Grilled tandoori chicken with chickpea salad and raita
- 1 tbs tandoori paste
- 3/4 cup(s) 99% fat-free plain yoghurt, (180g)
- 600 g Chicken tenderloin
- 2 medium Lebanese cucumber
- 2 tbs fresh mint, finely chopped
- 1 medium Red capsicum, finely chopped
- 1/2 small red onion, thinly sliced
- 1 can(s) chickpeas, canned, rinsed, drained, (1x400g can)
- 1/3 cup(s) fresh coriander, coarsely chopped
- 1 tbs lemon juice
Combine paste and 2 tablespoons yoghurt in a large bowl. Add chicken and turn to coat. Set aside until required.
Finely grate half a cucumber. Squeeze out excess moisture. Combine grated cucumber, mint and remaining yoghurt in a bowl. Season raita with salt and pepper.
Preheat grill on high.
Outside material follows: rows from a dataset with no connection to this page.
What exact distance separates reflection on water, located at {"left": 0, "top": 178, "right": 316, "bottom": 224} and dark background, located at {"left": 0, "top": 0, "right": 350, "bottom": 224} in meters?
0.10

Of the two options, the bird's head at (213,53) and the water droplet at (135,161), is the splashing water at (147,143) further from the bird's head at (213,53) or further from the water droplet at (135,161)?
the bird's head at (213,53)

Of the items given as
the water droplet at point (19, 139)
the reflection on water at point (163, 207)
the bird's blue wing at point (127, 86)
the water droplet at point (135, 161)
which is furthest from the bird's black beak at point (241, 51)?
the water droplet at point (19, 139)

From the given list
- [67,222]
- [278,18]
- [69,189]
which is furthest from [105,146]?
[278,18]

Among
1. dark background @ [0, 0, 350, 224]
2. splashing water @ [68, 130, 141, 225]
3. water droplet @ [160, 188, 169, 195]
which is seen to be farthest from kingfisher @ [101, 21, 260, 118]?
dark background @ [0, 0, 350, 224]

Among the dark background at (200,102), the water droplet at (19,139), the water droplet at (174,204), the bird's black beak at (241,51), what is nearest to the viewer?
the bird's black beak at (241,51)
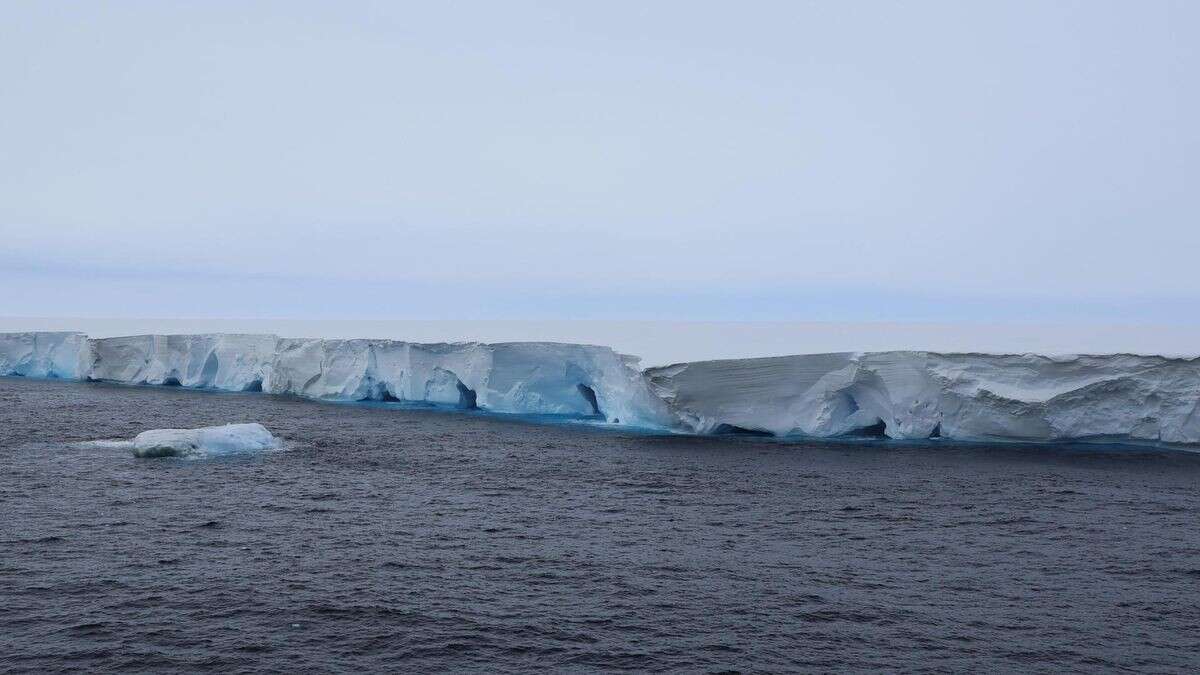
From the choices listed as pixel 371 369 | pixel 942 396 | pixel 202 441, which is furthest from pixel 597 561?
pixel 371 369

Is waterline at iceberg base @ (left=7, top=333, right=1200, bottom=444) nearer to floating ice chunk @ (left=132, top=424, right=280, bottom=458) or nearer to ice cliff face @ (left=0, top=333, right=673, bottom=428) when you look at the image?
ice cliff face @ (left=0, top=333, right=673, bottom=428)

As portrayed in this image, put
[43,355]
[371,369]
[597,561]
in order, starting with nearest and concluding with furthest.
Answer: [597,561]
[371,369]
[43,355]

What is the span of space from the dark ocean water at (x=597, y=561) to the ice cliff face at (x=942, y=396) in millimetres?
1181

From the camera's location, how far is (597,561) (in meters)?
13.9

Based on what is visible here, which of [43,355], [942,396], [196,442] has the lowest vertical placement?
[196,442]

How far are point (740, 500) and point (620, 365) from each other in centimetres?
1154

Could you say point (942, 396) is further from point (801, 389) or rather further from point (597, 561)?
point (597, 561)

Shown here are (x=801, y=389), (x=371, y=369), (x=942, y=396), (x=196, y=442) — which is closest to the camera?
(x=196, y=442)

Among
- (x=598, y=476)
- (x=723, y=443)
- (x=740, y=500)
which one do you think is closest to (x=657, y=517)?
(x=740, y=500)

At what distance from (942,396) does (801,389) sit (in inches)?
157

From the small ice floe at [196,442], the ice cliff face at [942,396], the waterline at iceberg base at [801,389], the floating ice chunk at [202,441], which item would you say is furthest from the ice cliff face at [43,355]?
the ice cliff face at [942,396]

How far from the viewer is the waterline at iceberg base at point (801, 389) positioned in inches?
956

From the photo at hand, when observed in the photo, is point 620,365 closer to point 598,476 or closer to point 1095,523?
point 598,476

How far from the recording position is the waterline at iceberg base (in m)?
24.3
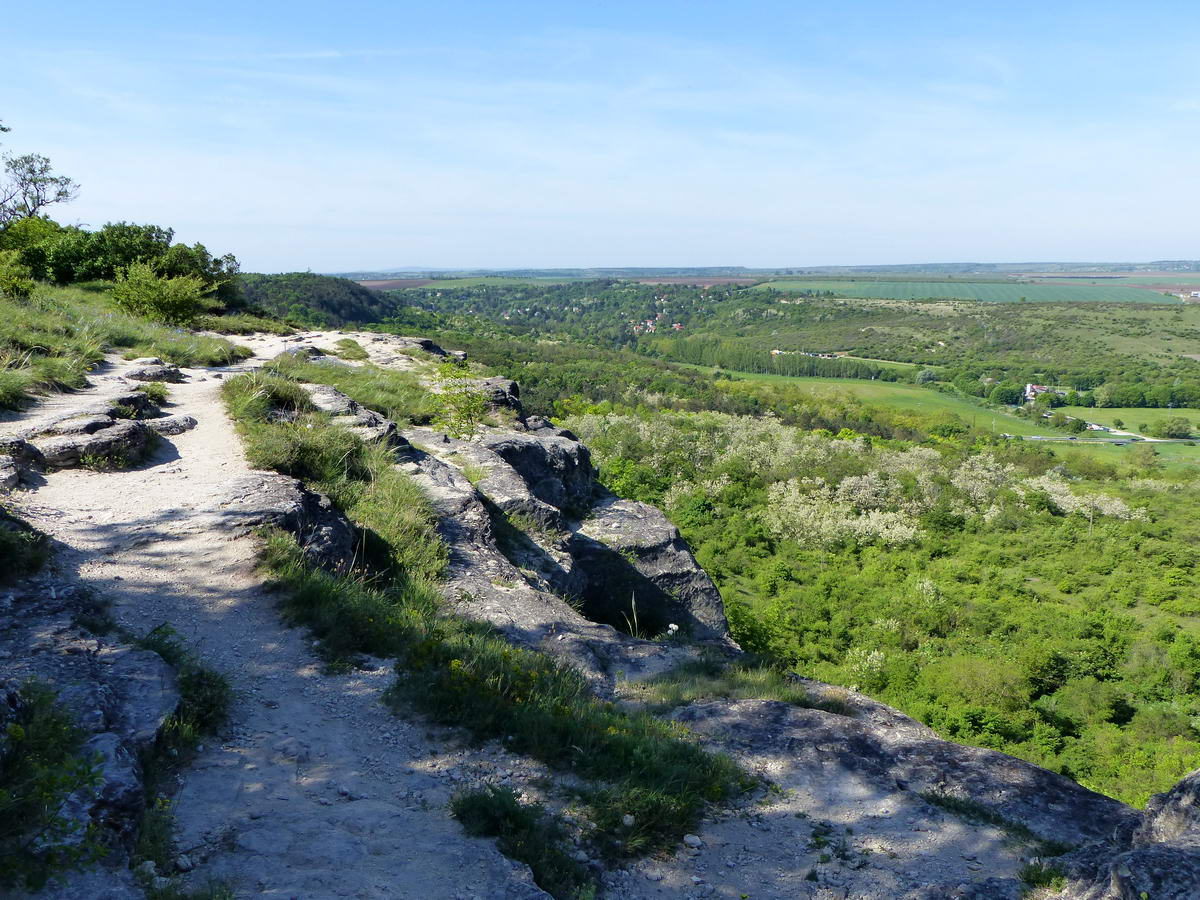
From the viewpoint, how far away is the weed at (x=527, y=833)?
3553mm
Line a baking tray with foil. Place chicken, in a single layer, on prepared tray. Grill, turning, for 10 minutes or until browned and cooked through.
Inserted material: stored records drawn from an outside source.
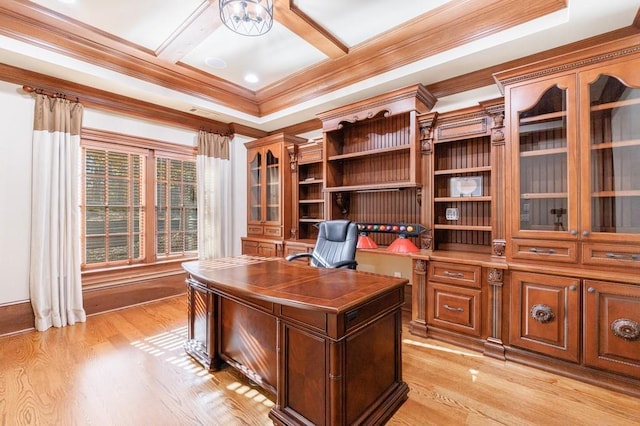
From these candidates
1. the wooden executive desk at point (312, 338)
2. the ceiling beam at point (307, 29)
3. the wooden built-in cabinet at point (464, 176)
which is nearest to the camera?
the wooden executive desk at point (312, 338)

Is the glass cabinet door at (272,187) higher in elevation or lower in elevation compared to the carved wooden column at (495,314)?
higher

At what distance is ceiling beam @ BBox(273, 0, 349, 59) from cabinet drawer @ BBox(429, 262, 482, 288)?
7.76ft

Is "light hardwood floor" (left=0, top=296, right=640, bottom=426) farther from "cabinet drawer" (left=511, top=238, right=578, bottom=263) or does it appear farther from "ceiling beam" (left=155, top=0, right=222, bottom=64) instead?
"ceiling beam" (left=155, top=0, right=222, bottom=64)

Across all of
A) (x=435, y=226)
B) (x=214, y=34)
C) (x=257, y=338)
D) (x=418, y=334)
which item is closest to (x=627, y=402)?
(x=418, y=334)

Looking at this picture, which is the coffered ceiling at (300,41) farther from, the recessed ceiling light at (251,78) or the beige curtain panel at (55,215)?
the beige curtain panel at (55,215)

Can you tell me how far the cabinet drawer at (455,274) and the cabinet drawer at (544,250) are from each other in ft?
1.13

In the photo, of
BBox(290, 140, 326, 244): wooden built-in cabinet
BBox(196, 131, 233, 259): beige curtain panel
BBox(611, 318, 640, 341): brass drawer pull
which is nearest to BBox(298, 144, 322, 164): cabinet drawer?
BBox(290, 140, 326, 244): wooden built-in cabinet

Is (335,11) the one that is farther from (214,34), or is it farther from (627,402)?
(627,402)

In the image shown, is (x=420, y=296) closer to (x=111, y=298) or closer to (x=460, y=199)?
(x=460, y=199)

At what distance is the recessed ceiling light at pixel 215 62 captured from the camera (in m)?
3.30

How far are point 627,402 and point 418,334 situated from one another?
56.5 inches

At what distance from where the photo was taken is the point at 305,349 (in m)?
1.54

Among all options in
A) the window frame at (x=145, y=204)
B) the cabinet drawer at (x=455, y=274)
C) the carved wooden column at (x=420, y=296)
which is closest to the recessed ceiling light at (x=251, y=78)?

Thinly slice remaining cucumber. Combine cucumber, capsicum, onion, chickpeas, coriander and juice in a bowl. Season with salt and pepper. Serve chicken with salad and raita.
- TIPS: Add it: 1 tbs olive oil to salad in Step 4. Swap it: Tandoori paste for korma, balti or madras curry paste.